Model - Free Prediction
1. Introduction
This is an important chapter that lays the fundamental work for model-free control algorithms. In this blog we shall see a few important ideas (MC, TD, online/offline, forward/backward learning) being discussed. While this chapter is not math-intense, it is imperative for us to remember the concepts before moving onto control algorithms.
To begin with, note that this is a prediction problem. Hence we are still only going to predict the final $v_{\pi}(s)$ based on a given $\pi$. However, the Model-free part suggests that we no longer require an MDP to be explicitly defined/given. This is because we are going to use a sampling strategy.
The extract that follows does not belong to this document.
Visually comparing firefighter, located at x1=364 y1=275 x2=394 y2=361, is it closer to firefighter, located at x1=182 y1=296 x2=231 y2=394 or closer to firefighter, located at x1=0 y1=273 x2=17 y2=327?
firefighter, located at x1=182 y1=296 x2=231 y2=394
- Sampling: If a strategy derives certain functions (in this case $v$) directly via episodes of observations, we say that this strategy applies sampling method.
2. Monte Carlo (MC) Policy Evaluation
- MC learns from complete episodes (no bootstrapping)
- Monte-Carlo policy evaluation uses empirical mean return instead of expected return
- First-step MC
- For each state $s$, only conisder the first time $t$ that $s$ is visited in each episode (update at most 1 time per run)
- Increment counter $N(s) ← N(s) + 1$
- Increment total return $S(s) ← S(s) + G_t$
- Estimate mean return value $V(s) = S(s)/N(s)$
- The estimator $V$ converges to $v_{\pi}$ when number of visits approaches infinity
- Every-step MC
- For each state $s$, conisder each time $t$ that $s$ is visited in each episode (update at most 1 time per run)
- For instance, $S_1 = s, S_3 = s$, then we update $N(s) \gets N(s) + 2$ and $S(s) \gets S(s) + G_1 + G_3$ where $G_1 = R_1 + \gamma R_2 + \gamma^2 G_3$
- The remaining part are the same as First-step MC
- Incremental Monte-Carlo Updates
-
Based on the idea $\mu_k = \mu_{k-1} + \frac{1}{k}(x_k - \mu_{k-1})$
-
Hence we take perspective of each episodes observations $S_t$ instead of states $s$.
-
$N(S_t) ← N(S_t) + 1$
-
$V(S_t) ← V(S_t) + \frac{1}{N(S_t)}(G_t - V(S_t))$
-
In non-stationary problems, it can be useful to track a running mean, i.e. forget old episodes. Hence the formula is tweeked. $V(S_t) ← V(S_t) +\alpha(G_t - V(S_t))$
Limitation: Since MC only updates when the episode terminates (hence ‘complete’), it cannot be applied to process which may run infinitely.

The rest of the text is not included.